In short, Sweet Tea makes me think, and that’s something most men don’t do for me.  Two discusssions brought me to these conclusions:

  1. We spend so much of our lives planning for a distant future.  If we’re not happy where we are now, instead of fixing it, we dream about the day…maybe years from now…when life is finally better. By wishing to be in the future, we wish our present away.  We wish our lives away.  Yet, wherever we stand, we look back at what we consider wasted time and we regret that we wasted it.  That wasted time in the past–when we could have been having fun or doing more enjoyable work or in a better relationship–is the same as the present we wish away.

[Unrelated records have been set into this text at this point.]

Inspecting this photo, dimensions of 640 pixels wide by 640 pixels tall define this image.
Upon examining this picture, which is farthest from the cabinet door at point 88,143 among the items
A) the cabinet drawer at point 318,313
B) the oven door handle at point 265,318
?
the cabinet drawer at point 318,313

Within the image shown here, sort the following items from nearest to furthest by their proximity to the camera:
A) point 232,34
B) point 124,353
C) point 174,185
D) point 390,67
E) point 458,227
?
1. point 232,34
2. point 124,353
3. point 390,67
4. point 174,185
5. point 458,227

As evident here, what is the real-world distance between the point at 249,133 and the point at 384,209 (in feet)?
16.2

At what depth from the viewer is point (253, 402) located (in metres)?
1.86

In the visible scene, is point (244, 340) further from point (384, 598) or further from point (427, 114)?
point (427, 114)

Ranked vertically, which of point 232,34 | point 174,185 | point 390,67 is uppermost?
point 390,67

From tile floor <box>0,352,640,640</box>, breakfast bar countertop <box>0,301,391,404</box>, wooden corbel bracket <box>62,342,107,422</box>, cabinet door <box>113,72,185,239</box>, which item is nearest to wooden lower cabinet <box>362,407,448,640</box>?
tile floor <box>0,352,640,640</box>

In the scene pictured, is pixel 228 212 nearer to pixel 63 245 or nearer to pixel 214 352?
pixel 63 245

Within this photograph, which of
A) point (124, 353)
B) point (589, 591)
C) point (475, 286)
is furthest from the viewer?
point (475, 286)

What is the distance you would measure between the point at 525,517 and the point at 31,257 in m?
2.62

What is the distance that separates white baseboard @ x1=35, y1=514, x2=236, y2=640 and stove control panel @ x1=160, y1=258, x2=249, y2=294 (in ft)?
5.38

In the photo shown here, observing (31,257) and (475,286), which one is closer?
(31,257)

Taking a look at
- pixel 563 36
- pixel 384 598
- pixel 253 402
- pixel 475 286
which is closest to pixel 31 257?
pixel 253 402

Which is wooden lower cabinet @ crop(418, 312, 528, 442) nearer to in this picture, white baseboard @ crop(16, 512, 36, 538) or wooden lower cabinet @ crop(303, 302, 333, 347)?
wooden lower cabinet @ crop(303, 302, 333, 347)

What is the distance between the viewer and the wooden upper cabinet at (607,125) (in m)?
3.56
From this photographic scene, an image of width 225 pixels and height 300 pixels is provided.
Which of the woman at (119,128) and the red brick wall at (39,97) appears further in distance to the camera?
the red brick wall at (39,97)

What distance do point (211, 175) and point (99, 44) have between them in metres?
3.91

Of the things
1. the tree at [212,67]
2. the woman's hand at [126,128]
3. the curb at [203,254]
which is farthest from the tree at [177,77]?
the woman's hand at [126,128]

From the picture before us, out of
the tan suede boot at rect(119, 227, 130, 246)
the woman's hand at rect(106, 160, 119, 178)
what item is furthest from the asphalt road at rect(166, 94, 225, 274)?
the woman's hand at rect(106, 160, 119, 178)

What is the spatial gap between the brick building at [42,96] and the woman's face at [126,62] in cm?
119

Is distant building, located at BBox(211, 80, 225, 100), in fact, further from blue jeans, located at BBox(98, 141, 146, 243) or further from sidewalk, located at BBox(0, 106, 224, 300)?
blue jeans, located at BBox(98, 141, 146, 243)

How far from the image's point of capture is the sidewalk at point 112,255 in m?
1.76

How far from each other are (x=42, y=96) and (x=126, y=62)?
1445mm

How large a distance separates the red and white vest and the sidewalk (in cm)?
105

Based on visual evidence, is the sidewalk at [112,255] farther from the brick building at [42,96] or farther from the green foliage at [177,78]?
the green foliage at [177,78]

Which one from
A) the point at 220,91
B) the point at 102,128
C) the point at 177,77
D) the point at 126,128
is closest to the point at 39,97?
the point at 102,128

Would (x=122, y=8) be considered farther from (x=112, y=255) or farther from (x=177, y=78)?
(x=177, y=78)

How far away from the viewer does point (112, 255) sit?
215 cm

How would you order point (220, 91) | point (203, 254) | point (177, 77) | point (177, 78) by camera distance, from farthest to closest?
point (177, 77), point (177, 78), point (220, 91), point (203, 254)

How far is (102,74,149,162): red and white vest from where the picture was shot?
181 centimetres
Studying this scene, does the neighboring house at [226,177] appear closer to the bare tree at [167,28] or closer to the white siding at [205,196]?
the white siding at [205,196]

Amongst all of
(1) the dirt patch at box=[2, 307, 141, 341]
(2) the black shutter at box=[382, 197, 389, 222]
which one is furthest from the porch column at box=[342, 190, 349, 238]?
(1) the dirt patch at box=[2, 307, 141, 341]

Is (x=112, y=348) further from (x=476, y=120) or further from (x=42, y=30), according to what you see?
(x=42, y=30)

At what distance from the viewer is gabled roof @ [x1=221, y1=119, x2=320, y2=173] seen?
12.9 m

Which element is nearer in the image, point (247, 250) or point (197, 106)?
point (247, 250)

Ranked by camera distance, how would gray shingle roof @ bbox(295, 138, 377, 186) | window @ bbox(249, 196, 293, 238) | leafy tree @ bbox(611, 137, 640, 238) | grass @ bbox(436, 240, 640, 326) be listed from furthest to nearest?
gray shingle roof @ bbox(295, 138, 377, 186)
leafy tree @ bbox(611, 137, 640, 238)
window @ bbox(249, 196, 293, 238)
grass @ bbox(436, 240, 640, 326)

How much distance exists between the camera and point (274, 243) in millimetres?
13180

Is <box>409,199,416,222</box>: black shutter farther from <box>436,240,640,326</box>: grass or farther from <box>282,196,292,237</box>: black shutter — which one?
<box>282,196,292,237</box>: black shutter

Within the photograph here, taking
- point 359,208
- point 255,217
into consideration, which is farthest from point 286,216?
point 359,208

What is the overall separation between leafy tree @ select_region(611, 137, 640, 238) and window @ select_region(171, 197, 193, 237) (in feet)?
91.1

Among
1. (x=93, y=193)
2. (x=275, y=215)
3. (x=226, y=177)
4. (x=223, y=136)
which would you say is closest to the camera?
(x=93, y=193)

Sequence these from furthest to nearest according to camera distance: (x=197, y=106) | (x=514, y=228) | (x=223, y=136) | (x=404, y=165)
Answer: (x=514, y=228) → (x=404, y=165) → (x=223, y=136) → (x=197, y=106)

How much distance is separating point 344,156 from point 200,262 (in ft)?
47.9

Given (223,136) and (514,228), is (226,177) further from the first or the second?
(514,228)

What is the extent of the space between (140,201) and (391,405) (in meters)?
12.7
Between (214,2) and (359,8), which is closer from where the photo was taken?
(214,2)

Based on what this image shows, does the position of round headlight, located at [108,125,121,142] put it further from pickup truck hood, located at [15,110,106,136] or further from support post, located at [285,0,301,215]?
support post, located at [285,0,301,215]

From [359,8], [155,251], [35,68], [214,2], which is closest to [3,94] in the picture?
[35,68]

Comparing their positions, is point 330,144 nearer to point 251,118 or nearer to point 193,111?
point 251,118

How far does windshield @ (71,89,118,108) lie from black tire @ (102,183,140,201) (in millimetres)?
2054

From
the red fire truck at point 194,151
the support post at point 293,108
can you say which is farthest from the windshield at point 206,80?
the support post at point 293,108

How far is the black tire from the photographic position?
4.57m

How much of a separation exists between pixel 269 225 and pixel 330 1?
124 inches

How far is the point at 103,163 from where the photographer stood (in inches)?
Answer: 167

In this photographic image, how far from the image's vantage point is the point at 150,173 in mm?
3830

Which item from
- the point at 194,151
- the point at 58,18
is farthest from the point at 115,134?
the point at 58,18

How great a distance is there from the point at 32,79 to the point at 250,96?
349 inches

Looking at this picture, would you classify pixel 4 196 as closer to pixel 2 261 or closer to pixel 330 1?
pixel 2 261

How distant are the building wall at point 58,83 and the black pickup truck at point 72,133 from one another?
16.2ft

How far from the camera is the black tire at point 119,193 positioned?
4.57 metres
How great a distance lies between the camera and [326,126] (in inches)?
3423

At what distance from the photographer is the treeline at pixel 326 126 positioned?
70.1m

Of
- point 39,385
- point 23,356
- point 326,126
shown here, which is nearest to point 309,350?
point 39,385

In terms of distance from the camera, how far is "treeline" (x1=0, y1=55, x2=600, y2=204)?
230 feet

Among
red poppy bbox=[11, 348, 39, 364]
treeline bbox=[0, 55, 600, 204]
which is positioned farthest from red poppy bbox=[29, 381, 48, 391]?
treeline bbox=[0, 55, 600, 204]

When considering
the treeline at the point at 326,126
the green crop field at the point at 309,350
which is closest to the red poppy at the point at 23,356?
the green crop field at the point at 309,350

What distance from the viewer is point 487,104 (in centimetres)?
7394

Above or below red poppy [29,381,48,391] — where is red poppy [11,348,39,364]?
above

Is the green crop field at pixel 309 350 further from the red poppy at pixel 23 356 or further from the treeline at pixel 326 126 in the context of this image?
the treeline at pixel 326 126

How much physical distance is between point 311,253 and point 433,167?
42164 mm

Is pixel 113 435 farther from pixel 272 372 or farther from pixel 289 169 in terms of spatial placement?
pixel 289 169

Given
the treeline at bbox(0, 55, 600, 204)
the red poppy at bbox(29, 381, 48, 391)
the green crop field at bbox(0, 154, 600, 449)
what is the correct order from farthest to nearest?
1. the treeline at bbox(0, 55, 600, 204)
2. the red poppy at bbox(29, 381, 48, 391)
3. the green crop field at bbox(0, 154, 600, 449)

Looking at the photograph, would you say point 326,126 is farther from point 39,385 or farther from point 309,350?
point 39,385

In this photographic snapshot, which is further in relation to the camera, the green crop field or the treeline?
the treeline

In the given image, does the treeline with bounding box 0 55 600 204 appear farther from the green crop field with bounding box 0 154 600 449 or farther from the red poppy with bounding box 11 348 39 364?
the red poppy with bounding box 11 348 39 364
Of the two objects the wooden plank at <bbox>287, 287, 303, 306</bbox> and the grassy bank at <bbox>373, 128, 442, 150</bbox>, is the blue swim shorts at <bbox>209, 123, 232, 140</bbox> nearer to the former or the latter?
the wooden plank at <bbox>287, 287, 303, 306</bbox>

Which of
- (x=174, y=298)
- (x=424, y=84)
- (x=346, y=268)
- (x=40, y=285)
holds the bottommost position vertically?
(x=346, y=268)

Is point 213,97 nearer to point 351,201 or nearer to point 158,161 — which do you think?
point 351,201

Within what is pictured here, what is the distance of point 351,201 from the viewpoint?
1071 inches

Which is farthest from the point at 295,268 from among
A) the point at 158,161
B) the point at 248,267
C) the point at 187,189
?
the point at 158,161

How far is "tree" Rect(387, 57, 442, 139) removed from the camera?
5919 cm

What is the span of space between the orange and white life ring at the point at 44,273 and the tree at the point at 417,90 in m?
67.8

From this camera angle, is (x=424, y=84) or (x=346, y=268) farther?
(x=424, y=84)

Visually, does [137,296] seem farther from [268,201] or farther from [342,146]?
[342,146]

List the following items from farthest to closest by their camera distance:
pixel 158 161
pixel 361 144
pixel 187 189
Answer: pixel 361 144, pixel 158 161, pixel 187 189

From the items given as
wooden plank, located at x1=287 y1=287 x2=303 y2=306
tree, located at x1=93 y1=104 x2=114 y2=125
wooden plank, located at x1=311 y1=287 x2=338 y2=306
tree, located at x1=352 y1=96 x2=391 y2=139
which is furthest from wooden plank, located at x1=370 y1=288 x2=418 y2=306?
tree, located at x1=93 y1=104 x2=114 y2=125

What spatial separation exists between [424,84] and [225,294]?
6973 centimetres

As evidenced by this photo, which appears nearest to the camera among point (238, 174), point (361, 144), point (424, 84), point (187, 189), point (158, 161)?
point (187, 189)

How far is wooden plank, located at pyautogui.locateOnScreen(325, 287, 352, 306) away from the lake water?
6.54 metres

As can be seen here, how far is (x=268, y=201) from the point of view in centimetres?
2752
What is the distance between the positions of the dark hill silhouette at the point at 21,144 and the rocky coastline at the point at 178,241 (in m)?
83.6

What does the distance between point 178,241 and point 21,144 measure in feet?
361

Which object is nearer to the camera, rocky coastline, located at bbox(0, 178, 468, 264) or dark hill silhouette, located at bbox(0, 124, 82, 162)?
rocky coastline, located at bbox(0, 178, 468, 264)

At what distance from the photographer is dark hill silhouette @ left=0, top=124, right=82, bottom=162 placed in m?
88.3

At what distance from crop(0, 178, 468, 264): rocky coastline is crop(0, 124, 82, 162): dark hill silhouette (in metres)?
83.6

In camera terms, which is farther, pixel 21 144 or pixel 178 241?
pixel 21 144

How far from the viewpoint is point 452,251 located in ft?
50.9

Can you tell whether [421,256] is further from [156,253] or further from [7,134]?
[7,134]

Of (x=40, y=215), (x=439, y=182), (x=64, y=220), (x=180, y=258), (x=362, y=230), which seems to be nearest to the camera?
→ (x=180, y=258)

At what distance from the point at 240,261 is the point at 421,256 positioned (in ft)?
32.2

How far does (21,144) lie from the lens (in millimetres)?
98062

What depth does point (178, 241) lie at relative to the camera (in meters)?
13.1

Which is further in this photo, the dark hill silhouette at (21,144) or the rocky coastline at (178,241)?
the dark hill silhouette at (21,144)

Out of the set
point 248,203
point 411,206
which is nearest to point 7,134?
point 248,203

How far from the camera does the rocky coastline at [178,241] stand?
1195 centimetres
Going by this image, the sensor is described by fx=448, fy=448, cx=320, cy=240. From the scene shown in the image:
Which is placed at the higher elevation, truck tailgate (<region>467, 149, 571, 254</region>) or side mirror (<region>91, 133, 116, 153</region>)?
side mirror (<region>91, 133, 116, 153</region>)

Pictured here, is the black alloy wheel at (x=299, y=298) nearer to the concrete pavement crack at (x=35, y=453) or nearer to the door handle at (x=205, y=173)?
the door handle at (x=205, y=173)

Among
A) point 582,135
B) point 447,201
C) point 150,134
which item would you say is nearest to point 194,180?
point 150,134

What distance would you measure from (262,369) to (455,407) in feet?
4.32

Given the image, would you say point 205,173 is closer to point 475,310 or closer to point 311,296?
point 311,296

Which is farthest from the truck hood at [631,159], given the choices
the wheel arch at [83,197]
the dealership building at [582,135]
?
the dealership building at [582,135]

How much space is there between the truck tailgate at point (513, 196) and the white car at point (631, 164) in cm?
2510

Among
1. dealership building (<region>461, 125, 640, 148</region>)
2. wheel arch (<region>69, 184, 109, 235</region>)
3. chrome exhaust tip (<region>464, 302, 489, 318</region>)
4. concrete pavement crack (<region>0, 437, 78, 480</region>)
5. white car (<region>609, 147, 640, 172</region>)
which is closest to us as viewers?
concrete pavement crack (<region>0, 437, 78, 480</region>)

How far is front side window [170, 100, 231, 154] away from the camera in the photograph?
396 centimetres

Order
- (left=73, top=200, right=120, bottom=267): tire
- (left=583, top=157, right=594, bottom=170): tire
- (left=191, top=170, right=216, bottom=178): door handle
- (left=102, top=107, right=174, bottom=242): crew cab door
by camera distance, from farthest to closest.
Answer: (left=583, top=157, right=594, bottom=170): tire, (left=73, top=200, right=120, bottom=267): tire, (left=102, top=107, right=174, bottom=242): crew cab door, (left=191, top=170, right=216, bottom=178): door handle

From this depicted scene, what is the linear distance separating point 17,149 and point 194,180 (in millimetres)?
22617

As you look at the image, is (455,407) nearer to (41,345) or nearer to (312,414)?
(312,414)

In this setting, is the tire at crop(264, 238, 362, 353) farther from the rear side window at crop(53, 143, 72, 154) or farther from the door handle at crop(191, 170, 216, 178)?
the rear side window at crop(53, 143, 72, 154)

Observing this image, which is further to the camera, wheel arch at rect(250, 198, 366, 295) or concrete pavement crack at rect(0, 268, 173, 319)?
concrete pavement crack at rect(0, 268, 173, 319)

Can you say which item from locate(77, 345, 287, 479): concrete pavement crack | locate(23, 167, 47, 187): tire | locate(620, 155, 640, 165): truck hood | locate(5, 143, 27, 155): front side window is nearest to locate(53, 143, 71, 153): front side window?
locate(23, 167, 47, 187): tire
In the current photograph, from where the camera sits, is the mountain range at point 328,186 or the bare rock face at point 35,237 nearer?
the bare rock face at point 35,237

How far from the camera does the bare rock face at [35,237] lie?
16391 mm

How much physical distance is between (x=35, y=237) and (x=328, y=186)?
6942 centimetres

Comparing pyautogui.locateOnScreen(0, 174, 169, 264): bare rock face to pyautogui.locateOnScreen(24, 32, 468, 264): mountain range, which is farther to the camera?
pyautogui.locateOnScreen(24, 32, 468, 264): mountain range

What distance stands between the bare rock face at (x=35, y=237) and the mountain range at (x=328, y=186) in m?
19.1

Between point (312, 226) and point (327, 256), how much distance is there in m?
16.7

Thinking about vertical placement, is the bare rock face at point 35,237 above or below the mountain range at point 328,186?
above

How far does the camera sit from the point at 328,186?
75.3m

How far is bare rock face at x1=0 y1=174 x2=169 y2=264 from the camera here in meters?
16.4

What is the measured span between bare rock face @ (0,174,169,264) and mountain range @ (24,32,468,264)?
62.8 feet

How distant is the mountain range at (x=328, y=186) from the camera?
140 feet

  2. I’m at a place in my life where I don’t wish for some magical, golden future when everything is oh-so-perfect and focus on that future while the present is gods-awful bad.  As I explained to Sweet Tea, it’s like that glowing ball of happiness in the future that other people run to is something that’s inside me right now and as I move forward into the future, I take it there with me.  There’s no big something in the future that will make it all better–just me in the present, at one with my joy, moving gleefully into the future with it rather than chasing it.

Wishing away your life?  Bad!  Men who make me think?  Good!